Is there no way to stop Republicans from pretending to be Ronald Reagan? One of the most painful and least valid aspects of the introduction of Rep. Paul Ryan as Mitt Romney’s running mate has been the clumsy but predictable effort to don “the mantle of Reagan.”*** Can we retire the man’s coat, already? If there is one thing that is clear about the modern Republican Party it is that none of the characters who have shuffled on and off its “frontrunner” list in this cycle have the shoulders for that garment.
Certainly not Mitt Romney. In spite of the historical revisionism about The Gipper since his death, he was neither Rambo nor a man who refused to raise taxes. Reagan was a conciliator, and his leadership style was practical even when his rhetoric was overblown. And Reagan was a creature of the midwestern middle class – the kind of guy whose “mantle” would be a “respectable Republican cloth coat,” as Richard Nixon described it so many years ago. Mitt’s bespoke silk-lined wardrobe hardly fits that humble standard.
Enter Paul Ryan, legitimately a son of the Midwest and of America’s middle class. Back in May, with a speech at the Reagan Presidential Library, he placed his own bid on the Ronald’s Technicolor Dreamcoat, promising that if Mitt Romney won in November, the GOP would turn 2013 into 1981 all over again.
“Romney Ratifies Reagan with Ryan Pick,” intoned Fox News.
With Romney offering so little detail on his own budget priorities to date, one has to assume at this point – whatever Romney may say to the contrary – that the that the budget Ryan championed as House Budget Chairman first in 2011 and then again earlier this year represents the campaign’s baseline at the moment.
So, if a Romney-Ryan ticket were to win, would an effort to ram the Ryan budget through Congress in 2013 satisfy the most important litmus test of the modern GOP: “What Would Reagan Do?
Set aside the question of whether the 1981/2013 comparison is valid or not (the case is dubious at best) and let’s look at what Reagan actually did when he took office. In fact, rather than attack government spending with the Sword of Damocles, or even the Pen of Ryan, as the sepia-toned remembrances of party lore, Reagan actually worked quite deftly with a Congress in which Democrats held power in both chambers.
Faced with a difficult economy and divided government, Reagan chose to mix tax cuts with stimulus spending and, yes, tax increases, too. Bruce Bartlett, an economic advisor to Reagan and a Treasury official under George H. W. Bush, professes amazement at the twisting of the historical record by those too young to remember the factual Reagan (as opposed to the guy in the red cape).
As I wrote in my book earlier this year, Bartlett reminds us, “The cumulative legislated tax increase during his administration came to $132.7 billion as of 1988 [$367 billion today]. This compared to a gross tax cut of $275.1 billion. Thus Reagan took back about half the 1981 tax cut with subsequent tax increases.”
Indeed, David Stockman, Reagan’s budget cutting OMB director denounced Ryan’s numbers as a “fairy tale” this week.
Imagine that! The alleged God of Tax Cuts actually raised taxes when he thought progress, political, economic or otherwise, required him to do so.
Fat chance we’ll see a Romney White House governing so practically. Certainly, that would not be the approach favored by Ryan. And most certainly, the House GOP – assuming as I do it remains a stronghold of the Tea Party – would never allow it. Reagan would have been denounced as a traitor, or a socialist or worse. (Was he really born in Illinois? And what about that nickname – Dutch! We better check the birth certificate).

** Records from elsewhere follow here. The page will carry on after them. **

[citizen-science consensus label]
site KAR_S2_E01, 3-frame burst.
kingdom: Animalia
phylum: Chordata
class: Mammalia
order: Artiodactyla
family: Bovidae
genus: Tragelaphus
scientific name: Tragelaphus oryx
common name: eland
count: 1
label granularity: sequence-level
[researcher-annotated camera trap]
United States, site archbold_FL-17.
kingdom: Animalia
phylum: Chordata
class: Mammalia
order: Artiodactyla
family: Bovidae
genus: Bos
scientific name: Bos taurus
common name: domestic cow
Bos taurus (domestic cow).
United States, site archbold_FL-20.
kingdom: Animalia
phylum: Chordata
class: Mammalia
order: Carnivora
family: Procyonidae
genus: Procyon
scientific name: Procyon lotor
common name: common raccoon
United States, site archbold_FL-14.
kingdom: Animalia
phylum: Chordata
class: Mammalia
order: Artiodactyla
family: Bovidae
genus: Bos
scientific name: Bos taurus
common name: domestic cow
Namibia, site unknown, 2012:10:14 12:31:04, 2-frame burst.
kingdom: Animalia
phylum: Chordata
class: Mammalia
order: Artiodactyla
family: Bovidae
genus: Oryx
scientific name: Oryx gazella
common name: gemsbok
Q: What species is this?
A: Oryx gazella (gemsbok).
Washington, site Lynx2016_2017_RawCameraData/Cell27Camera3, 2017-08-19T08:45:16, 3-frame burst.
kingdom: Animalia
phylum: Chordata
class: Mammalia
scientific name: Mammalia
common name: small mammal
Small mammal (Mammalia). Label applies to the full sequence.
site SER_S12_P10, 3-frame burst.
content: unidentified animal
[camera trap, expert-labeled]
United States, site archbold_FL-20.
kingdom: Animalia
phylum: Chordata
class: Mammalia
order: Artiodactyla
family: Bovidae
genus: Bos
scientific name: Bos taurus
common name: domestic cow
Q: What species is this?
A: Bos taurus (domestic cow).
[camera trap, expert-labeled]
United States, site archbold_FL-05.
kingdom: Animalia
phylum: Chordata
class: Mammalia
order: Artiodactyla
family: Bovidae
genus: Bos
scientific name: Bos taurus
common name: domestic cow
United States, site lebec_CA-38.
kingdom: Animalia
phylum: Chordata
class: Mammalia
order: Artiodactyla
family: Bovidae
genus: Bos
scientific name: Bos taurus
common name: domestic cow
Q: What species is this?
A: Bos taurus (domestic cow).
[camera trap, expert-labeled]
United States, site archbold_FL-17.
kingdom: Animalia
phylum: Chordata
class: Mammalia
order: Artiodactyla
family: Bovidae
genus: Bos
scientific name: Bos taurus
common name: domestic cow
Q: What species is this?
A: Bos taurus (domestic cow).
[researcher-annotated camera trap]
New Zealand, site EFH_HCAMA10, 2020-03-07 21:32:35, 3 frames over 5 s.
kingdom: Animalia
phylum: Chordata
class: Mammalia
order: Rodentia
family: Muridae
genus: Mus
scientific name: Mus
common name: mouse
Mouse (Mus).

Sadly, many Democrats, too, prefer fantasy to fact—though perhaps more as political strategy than economic concept. Back when Paul Ryan first appeared on the scene, in early 2011, Democrats completely abandoned any effort to put Medicare’s trust fund on a sustainable course when polls revealed that Ryan’s proposal to reform it was political poison. Talk of compromise on this vital topic was replaced by tongue-in-cheek bumper stickers like Vote Republican, End Medicare.
Once again, one of our two parties confused partisan interest with national interest. While Ryan’s plan does indeed ultimately end Medicare in its current form and represents a radical view, it could have also been the basis for a real discussion of how to save Medicare. No one should operate under the illusion that the program—or, for that matter, Social Security and Medicaid—can continue unreformed without destroying the US economy’s ability to grow. But politics, even two years before the 2012 presidential election, won the day.
Today, Medicare looks even less sustainable than it did in 2012. What’s the Democratic plan for saving it? So far, it seems like the plan is to confine any sentient conversation to two syllables so that Florida newspapers can write good headlines. If you wonder why American voters seem to be veering from right to left and back again in one election after another, this is part of it: “Victory” to both parties is identified in terms of votes rather than what is good for the United States and its citizens. What a shame its citizens aren’t just a bit harder to fool.
***An entertaining way to spend a few moments is to Google “mantle of Reagan.” The usual suspects struggling to don it, of course, but also some real laughers.